From a + b = 75, we know that a = 75 - b. Plug that into our other equation.

.20a + .33b = 19.95
.20(75 - b) + .33b = 19.95
15 - .20b + .33b = 19.95
15 + .13b = 19.95
.13b = 4.95
b = 4.95/.13 = 38.07

That's the same issue you had... let's just round b to 38, and see what we come up with for a.

a + b = 75
a + 38 = 75
a = 37

Now let's check with the other equation.

.20a + .33b = 19.95
.20(37) + .33(38) = 19.95
7.40 + 12.54 = 19.95
19.94 = 19.95
(Actually, it doesn't... but I guess we just have to say it does.)

He sold 38 33-cent stamps and 37 20-cent stamps.

The question: A postal cler sold 75 stamps for $19.95. Some were 20-cent and some were 33-cent stamps. How many of each kind did he sell?

Lets explore this ignoring the fact that there are supposed to be 75 stamps.

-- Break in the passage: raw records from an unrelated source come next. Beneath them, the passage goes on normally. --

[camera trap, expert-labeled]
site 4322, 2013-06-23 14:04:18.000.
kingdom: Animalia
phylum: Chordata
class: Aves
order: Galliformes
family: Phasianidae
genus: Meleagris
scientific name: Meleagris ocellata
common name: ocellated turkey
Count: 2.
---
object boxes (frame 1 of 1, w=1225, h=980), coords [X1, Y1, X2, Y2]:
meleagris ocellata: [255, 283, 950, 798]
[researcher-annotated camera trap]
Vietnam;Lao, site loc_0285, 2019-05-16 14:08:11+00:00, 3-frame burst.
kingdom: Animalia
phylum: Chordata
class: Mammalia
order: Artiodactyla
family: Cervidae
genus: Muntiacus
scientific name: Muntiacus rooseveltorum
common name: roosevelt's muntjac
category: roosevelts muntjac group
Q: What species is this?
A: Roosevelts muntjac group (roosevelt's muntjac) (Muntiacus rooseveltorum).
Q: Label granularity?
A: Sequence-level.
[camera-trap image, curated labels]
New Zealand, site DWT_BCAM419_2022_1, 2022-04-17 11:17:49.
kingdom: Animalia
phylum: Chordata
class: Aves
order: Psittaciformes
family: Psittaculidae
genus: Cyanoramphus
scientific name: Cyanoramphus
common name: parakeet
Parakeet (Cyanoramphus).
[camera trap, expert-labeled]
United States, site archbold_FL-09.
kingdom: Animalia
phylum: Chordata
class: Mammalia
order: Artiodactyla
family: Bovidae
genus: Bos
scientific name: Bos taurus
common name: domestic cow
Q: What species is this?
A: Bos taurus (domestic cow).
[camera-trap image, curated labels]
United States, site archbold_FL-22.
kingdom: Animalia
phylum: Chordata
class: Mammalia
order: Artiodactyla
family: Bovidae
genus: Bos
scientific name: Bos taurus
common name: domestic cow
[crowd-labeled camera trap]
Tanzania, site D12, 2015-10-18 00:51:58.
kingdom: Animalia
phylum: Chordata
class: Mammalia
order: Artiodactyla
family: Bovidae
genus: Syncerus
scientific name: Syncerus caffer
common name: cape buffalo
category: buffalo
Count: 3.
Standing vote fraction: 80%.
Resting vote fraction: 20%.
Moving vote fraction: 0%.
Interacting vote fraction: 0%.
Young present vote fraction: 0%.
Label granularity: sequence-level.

1--.20a + .33b = 19.95 or 20a + 33b = 1995
2--Dividing thrugh by the lowest coefficient yields 1a + 1b + 13b/20 = 99 + 15/20
3--(13b - 15)/20 must be an integer.
4--We want the coefficient of b to be 1
5--Multiplying the numerator by 13 yields (221b - 255)/20
6--Dividing by 20 again yields 11b + b/20 - 12 - 15/20
7--Now, (b - 15)/20 = k making b = 20k + 15
8--Substituting back into (1) yields a = 77 - 33k
9--k.....0......1......2......3
...a....75.....42......9......-
...b....15.....35.....55.....75
Sum.....90.....77.....64.....75
10--Conclusion: No mixture of 75 20 cent and 33 cent stamps can total $19.95 evenly. 77 stamps is the closet total that will sum to $19.95 evenly.